Excerpt provided:
June 11, 2010. I spent a good deal of my childhood in and around the Methodist church – Christ United Methodist Church in Gastonia, North Carolina, to be precise – and many of my attitudes and beliefs were shaped, in both positive and negative space, by my experiences with that church and in particular that general congregation. I’m not speaking of the church’s dogma so much as the interactions with that community, and with the way people came to talk about the beliefs they held in common. I will confess I felt supremely bored during the services, but I felt bored amongst family. When our family left the church (an event I remember being cataclysmic, but was probably more like a slow dropping away), I left with a well-developed “belief muscle,” even though within a few years I lost the ability to completely believe in the specific God I grew up with. My reasons for developing that, let’s call itdistance, are not likely a surprise to anyone: multiplicity and acknowledgment of other spiritual perspectives, some semblance of psychological insight into why certain systems could have developed and likely developed in such a particular manner, the behaviors of others, yada yada yada.

Provided information:

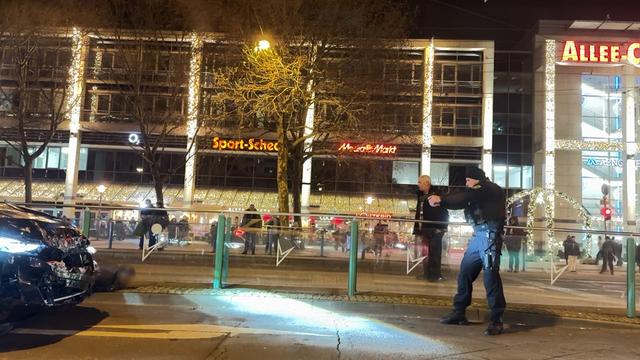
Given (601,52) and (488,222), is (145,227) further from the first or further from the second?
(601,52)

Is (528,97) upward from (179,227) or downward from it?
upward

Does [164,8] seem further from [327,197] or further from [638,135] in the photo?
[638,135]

---

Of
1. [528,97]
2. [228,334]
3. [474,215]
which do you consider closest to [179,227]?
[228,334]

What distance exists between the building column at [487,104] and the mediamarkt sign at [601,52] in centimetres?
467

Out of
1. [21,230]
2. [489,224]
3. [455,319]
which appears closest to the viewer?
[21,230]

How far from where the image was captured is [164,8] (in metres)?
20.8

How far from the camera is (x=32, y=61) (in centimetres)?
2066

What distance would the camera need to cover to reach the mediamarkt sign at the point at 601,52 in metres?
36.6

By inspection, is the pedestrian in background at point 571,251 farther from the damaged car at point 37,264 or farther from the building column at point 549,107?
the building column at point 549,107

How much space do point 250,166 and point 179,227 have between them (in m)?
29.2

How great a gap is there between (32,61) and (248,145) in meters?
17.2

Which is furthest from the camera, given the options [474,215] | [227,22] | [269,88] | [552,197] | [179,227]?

What needs to be done: Please write what comes next in the essay above about growing up in a Methodist church, picking up right after its last sentence.

Expected output:
And yet … the muscle is still there. It has been pointed out to me (ad nauseam, honestly) that my plays often tend to rely on magical and perhaps more importantly mythological systems – rely on them in profound ways – and I have, over the past year or so, started to wonder why that is. Am I as resolute about the mystical/spiritual/transformative world as I assumed? I don’t know. While I am not exactly superstitious (a little OCD, but that’s a different kind of ritual altogether), I have become very keen to coincidence, often finding myself looking for instruction in the coincidences I find. And while I have not thought of my search for instruction as necessarily presupposing an engineer … should I be?
An idea that continues to appear, continues to recur, is this idea of a liminal state, a communal liminal state, that is accessible and yet not immediately apparent. This is an idea that gives me a great deal of joy and hope, and it has been showing up everywhere, with more and more frequency. In songs, essays, conversation, graffiti … everywhere. Even postulating such a thing makes the difficulties and limitations of space and time more tolerable, something I absolutely crave. More so than I could ever possibly express. Most recently for me, this concept shows up in Jill Dolan’s Utopia in Performance. In this book she describes “utopian performatives,” moments in performance that (much like Nietzsche’s description of the Dionysian elements of theatre a century or so before her) lift both the spectator (and the audience/community of which he or she is a part) out detachment and into a temporary world that is communal, present, and in a very real sense, ecstatic.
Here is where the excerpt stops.